Apertium-html-tools/Paradigm dictionary

From Apertium
Jump to navigation Jump to search

Paradigm dictionary mode in HTML-Tools offers bilingual dictionary functionality with paradigms, all based on Apertium data. This is especially useful for language communities where there are few existing resources for learners.

Overview of functionality[edit]

Dictionary lookup[edit]

  • Searches both languages, displays in direction of chosen pair.
  • Based on Apertium bilingual dictionaries.
  • Uses Apertium monolingual analysers: can search any morphological form of a word, will show in results which form the searched form is. (Has a bug with synchretic forms.)
  • Semantic fuzzy search based on word embeddings.

Paradigm display[edit]

  • Generates paradigm per word based on POS.
  • Can select different modes for paradigm display, e.g., learner vs. linguist. Headings are also localised(/localisable),

Planned features[edit]

Example[edit]

Poster[edit]

A poster showing some of the features as of 2025 Q3.

Installation[edit]

Language data, APy, and HTML-Tools requirements[edit]

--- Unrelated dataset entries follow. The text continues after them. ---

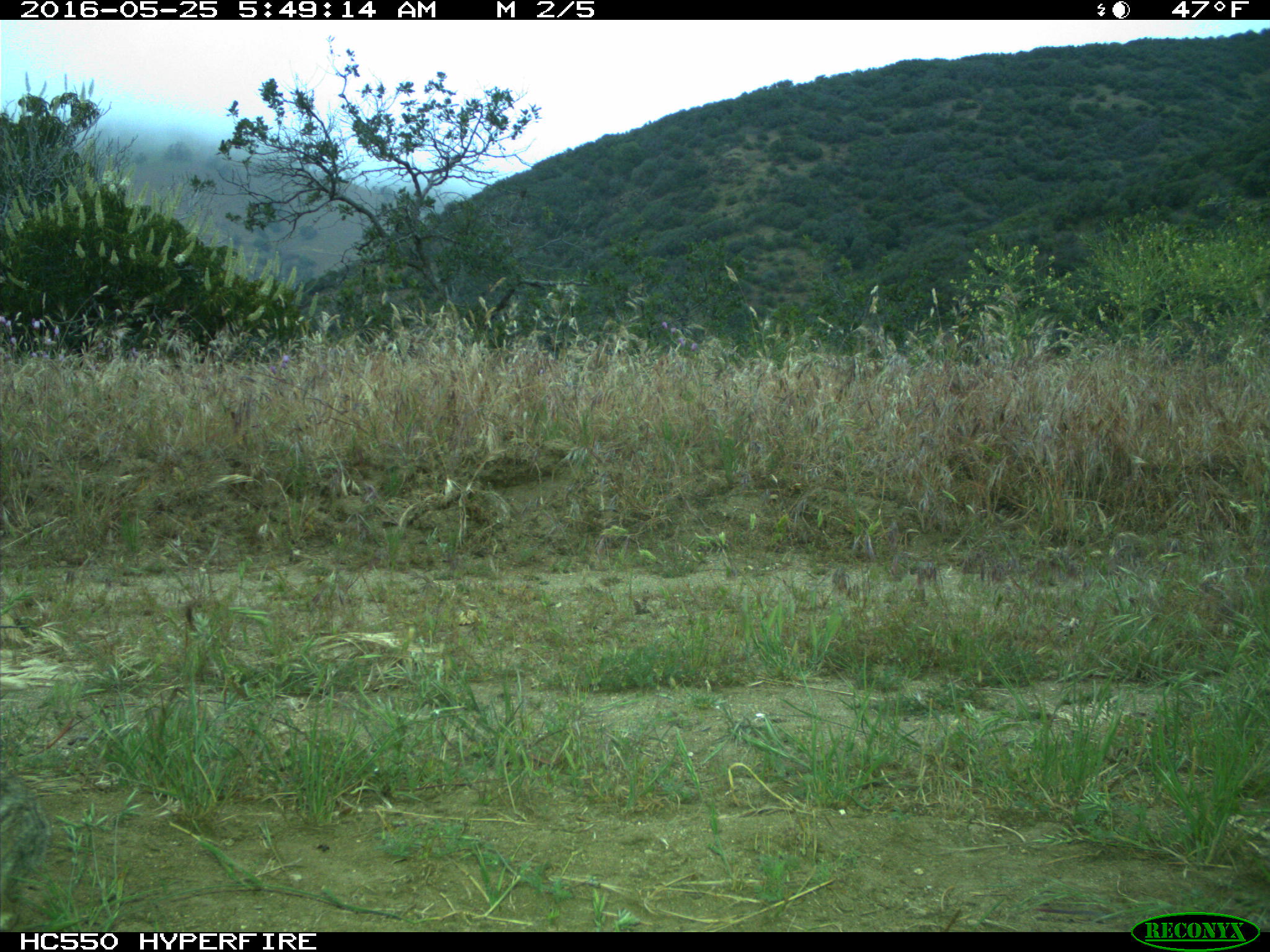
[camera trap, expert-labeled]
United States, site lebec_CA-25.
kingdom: Animalia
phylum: Chordata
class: Mammalia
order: Lagomorpha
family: Leporidae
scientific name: Leporidae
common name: rabbits and hares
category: unidentified rabbit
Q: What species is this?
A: Unidentified rabbit (rabbits and hares) (Leporidae).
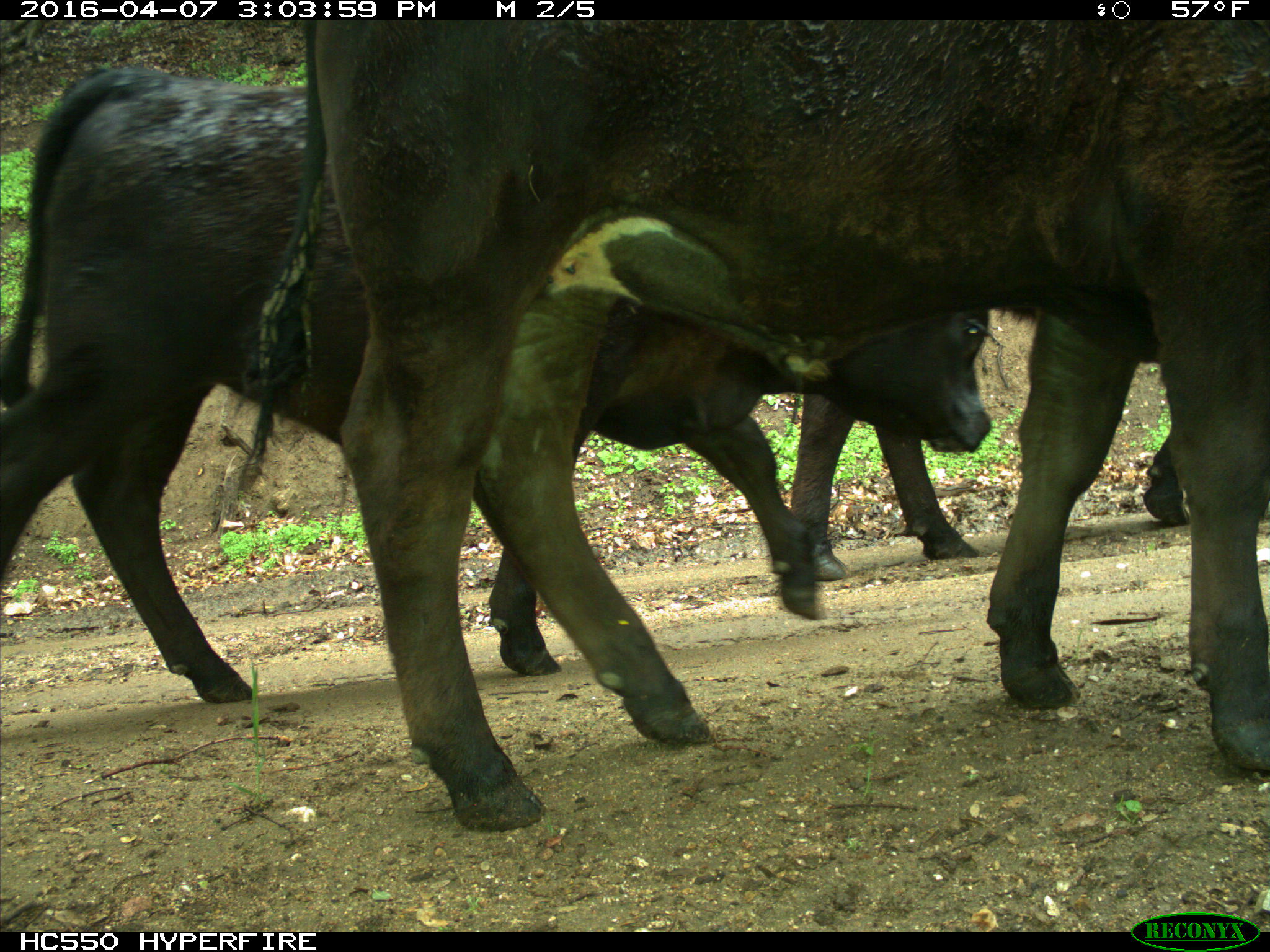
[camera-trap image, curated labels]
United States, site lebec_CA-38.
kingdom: Animalia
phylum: Chordata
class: Mammalia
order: Artiodactyla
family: Bovidae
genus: Bos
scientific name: Bos taurus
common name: domestic cow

  1. Get APy and HTML-Tools running
    • You'll need a version of APy that supports billookup and bilsearch modes, currently the embeddings branch in master branch as of 2025-10-14.
    • You'll need a version of HTML-Tools that supports paradigm dictionary mode, currently the urum branch.
  2. Make sure your config.ts (in HTML-Tools) is updated to include the following:
    • Mode.Dictionary should be in enabledModes list (and can be set as the defaultMode)
    • apyURL and htmlUrl will need to be updated to match your setup
  3. Ensure that at least one language pair has a billookup mode and bilsearch mode in at least one direction (ideally both):
    • modes.xml will need blocks like in uum-eng.

Setting up paradigms[edit]

  1. Add a language module to dictionary/langs/
  2. Add a reference to the language file in dictionary/index.ts
  3. Localisation for labels is in strings/pos

Adding embeddings[edit]

Embeddings allow searches to return semantically similar results. This is optional.

Real documentation to become available. For now some hints:

  • You'll need a way to generate embeddings, cf. the scripts in uum-eng
  • You'll need to compile embeddings into a transducer, cf. uum-eng
  • You'll need to add a block to the modes.xml file, cf. uum-eng
  • An APy version that supports embeddings should then be able to find it and serve it.
  • You will probably want to recompile the embeddings transducer every time you update the bilingual dictionary. This should probably be implemented in Makefiles.